More transparency please

When McDonald’s starts doing something new, you can bet it’s already part of a mainstream trend. Big Mac doesn’t like to take chances. 

That’s why it was so fascinating when McDonald’s Canada began posting a series of videos on its YouTube channel last year that took viewers behind the curtain of the Oak Brook Oz. Answering intrusive questions—like “Why does your food look different in the advertising than what is in the store?” and “What’s in the sauce that is in the Big Mac?”—McDonald’s pointed out something the rest of us have been witnessing for sometime: transparency is the new black.

Customers don’t trust restaurants. They don’t trust that the food is safe to eat, much less good for them. They don’t trust that workers are being treated well. They don’t trust that a restaurant is interested in them beyond their wallet. We shouldn’t feel too bad, consumers have lost faith in nearly every institution, from business, to churches to government.

And it’s this lack of trust that is driving customer demand for greater transparency. Research firm The Hartman Group says the interest in greater transparency from restaurants was cultivated by the foodie movement, but found an accelerant in widely publicized food-contamination scares.

“The desire for increasing transparency is no longer just found in highly lifestyle-involved consumers,” the firm recently stated. “It has become nearly everyone’s concern.”

And it is a concern that our Guest Editor Mike Roberts has grabbed ahold of with gusto.

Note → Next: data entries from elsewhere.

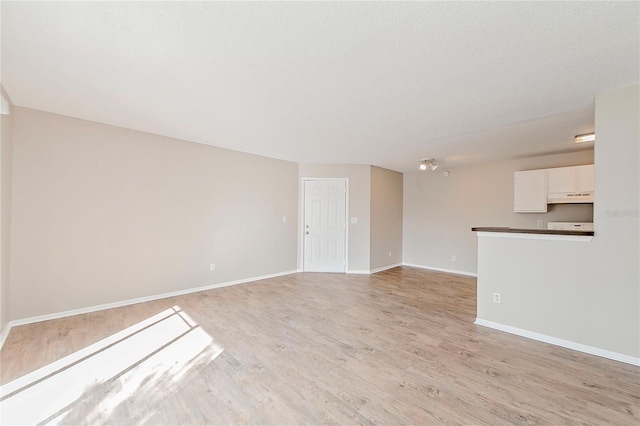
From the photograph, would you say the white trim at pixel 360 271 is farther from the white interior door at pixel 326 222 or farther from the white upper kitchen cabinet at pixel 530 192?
the white upper kitchen cabinet at pixel 530 192

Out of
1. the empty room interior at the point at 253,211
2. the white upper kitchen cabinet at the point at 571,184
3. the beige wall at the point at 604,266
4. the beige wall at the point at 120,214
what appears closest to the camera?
the empty room interior at the point at 253,211

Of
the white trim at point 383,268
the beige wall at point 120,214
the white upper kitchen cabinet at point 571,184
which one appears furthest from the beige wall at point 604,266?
the beige wall at point 120,214

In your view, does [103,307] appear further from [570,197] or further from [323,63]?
[570,197]

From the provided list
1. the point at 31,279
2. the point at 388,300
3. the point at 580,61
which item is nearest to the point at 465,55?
the point at 580,61

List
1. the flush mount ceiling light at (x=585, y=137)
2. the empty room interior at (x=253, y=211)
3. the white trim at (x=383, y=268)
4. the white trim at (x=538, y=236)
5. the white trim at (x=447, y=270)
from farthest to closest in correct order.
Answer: the white trim at (x=383, y=268) < the white trim at (x=447, y=270) < the flush mount ceiling light at (x=585, y=137) < the white trim at (x=538, y=236) < the empty room interior at (x=253, y=211)

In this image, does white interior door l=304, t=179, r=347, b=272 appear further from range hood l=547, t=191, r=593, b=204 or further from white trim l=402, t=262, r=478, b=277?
range hood l=547, t=191, r=593, b=204

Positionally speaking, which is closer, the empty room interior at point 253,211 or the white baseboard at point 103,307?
the empty room interior at point 253,211

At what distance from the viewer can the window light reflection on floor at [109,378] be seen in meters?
1.65

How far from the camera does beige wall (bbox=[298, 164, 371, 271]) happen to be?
5688mm

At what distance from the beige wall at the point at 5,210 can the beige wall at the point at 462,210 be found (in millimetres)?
6830

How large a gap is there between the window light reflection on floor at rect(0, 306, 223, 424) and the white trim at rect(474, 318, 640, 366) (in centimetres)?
304

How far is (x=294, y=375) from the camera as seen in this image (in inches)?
81.2

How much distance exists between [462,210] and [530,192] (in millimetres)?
1380

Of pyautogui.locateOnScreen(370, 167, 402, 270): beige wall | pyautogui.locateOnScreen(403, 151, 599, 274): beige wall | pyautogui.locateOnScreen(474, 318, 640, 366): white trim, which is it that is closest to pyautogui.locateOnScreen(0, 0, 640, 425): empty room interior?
pyautogui.locateOnScreen(474, 318, 640, 366): white trim
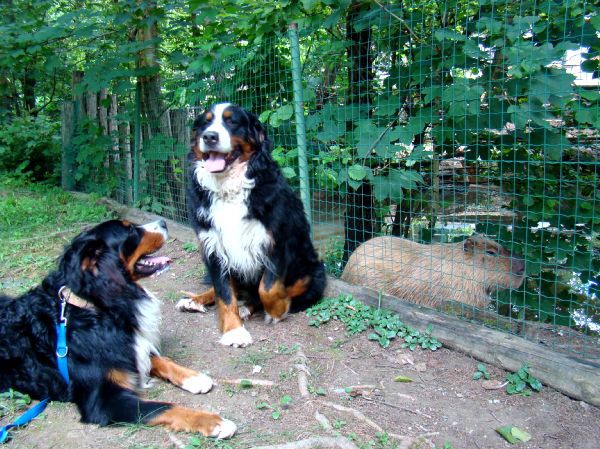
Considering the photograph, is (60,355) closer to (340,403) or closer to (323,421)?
(323,421)

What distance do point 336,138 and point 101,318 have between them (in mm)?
2401

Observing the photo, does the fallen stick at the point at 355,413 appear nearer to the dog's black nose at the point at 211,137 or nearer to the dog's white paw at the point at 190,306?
the dog's white paw at the point at 190,306

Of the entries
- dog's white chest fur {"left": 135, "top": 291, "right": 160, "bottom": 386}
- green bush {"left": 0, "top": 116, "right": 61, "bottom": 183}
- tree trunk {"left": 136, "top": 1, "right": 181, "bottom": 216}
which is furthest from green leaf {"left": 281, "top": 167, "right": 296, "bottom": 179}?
green bush {"left": 0, "top": 116, "right": 61, "bottom": 183}

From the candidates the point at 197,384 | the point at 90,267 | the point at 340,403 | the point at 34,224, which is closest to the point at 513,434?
the point at 340,403

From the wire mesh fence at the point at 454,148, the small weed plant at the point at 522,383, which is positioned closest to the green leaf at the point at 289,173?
the wire mesh fence at the point at 454,148

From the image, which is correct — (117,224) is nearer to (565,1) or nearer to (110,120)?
(565,1)

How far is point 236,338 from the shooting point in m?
3.69

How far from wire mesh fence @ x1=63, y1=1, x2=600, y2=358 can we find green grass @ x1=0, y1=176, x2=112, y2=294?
261cm

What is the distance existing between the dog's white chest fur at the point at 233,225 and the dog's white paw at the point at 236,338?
51 centimetres

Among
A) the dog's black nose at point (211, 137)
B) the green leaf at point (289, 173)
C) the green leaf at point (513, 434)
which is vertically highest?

We wanted Roberts to fill the editor’s seat in this third annual Guest Editor issue, foremost, because of the perspective the guy has. The former Global President and COO of McDonald’s is now doing a startup. Gives me whiplash just reading that sentence. And second, what that startup is: LYFE Kitchen—the most exciting new concept in a decade with a tantalizing shot at leaving a large mark on the foodservice landscape. [The Guest Editor portion of the magazine includes the Best Practices section and the feature well. Skills and Menu R&D are, for better or worse, still edited by me.]

Roberts and his team—a crew of industry experts who are offering their insights throughout this issue—are elevating the customer experience in key ways, with the most transformational elements on the menu. The concept’s sourcing and good-for-you (nee healthy) preparation hold the promise “of tens of millions of local, sustainable gourmet meals, served with the efficiency and economy that one expects from a national fast-food chain,” as a widely read profile of LYFE in WIRED magazine stated. You can read more about the chain’s menu and sourcing later in this issue.

LYFE Kitchen is striving to be what it calls a “lifestyle” restaurant, meaning that it hopes to be integrated into people’s lives in a meaningful way. What I’d venture it’s ultimate goal is, and where it really has something to teach the larger industry, is establishing a more durable trust with its customers than other restaurants of its planned size have.

Roberts expects digitally savvy customers to look for and find out everything about how LYFE runs its business. He’s counting on it. And he’s betting that what they find will resonate. So he’s building his new concept with as much transparency as possible: giving away recipes for signature dishes, growing greens in the restaurants that will be used in dishes, building in transparent communication tools in the employee review process, and more.

If LYFE succeeds it will be because this former McDonald’s executive’s bet that customers want ever greater transparency was a solid one. I wouldn’t bet against it.